It seems that the Egyptian authorities intend to punish the citizens who failed to vote in the last presidential elections by referring them to the Public Prosecution to apply a legal article stipulating that any person who fails to vote will be fined LE550.

But it is interesting to note that the number of these boycotters is not hundreds or thousands. It is close to 35 million people, namely 34 million and 823 thousand and 986 voters, according to Egyptian media.

The Egyptian media quoted the head of the National Elections Committee, Lashin Ibrahim, as saying that the commission is close to completing the names of those who boycotted the elections. The committee is committed to enforcing the law, and this fine is not an innovation.

Article 43 of the presidential election law of 2014 stipulates that "a fine of not more than 500 pounds is paid to a person whose name is restricted to the voters' database and who has no excuse to vote in the presidential elections."

Although similar legal materials have existed before, they have never been activated in any previous electoral entitlements, mainly due to practical considerations regarding the difficulty of prosecutors calling up tens of millions of people.
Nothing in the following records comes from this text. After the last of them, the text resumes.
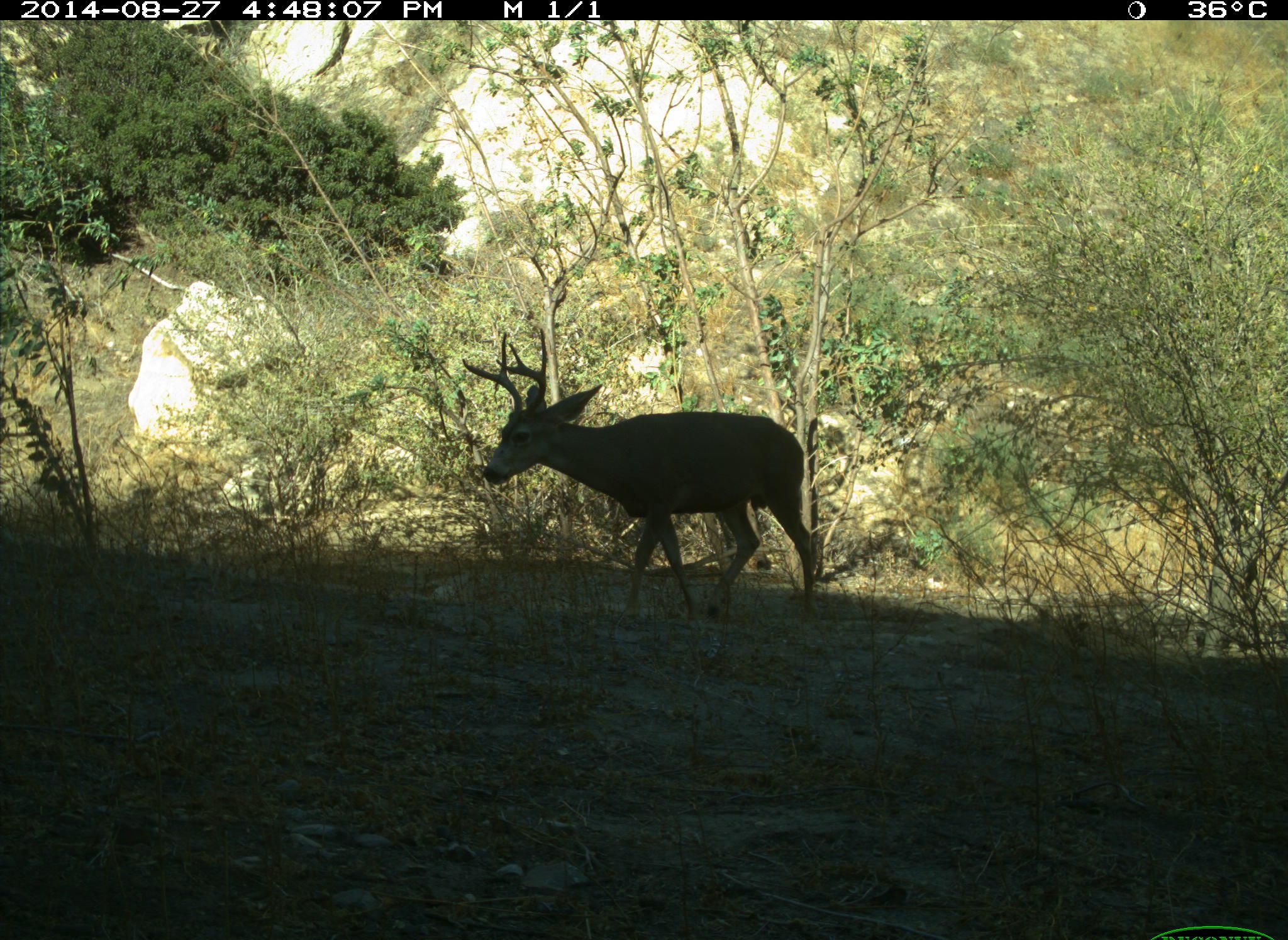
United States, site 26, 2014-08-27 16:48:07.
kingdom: Animalia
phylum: Chordata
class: Mammalia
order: Artiodactyla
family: Cervidae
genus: Odocoileus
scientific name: Odocoileus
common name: deer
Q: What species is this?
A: Deer (Odocoileus).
Several attempts have been made to urge Egyptians to participate in the recent elections (Reuters - Archive)


Egyptians have often viewed the news of fines being imposed on voters as a kind of threat-induced inducement to push voters to vote for democratic form by talking about good participation.

Over the past decades, the boycott has been the most prominent feature of the Egyptian elections, with the exception of those that followed the January 11, 2011 revolution that ousted former President Hosni Mubarak and opened the door to parliamentary elections that were widely attended and followed by presidential elections. 13 candidates, and ended with the victory of Mohamed Morsi.

But Morsi barely completed a year in power and was sacked in July 2013 following a military intervention led by his then defense minister, Abdul Fattah al-Sisi, who later took office in elections in 2014 and won a second term earlier this year.

In both elections, turnout was so modest that the authorities extended the vote in the 2014 elections to a third day, while the last elections in March saw media campaigns stressing the need for participation and threatening the players with a fine.

Although the National Commission talked about the participation of about 24 million voters in the recent elections by 41% of the registered voters, in return for the absence of nearly 35 million, the rights organizations and opposition entities confirmed that the number of participants in the elections was much lower.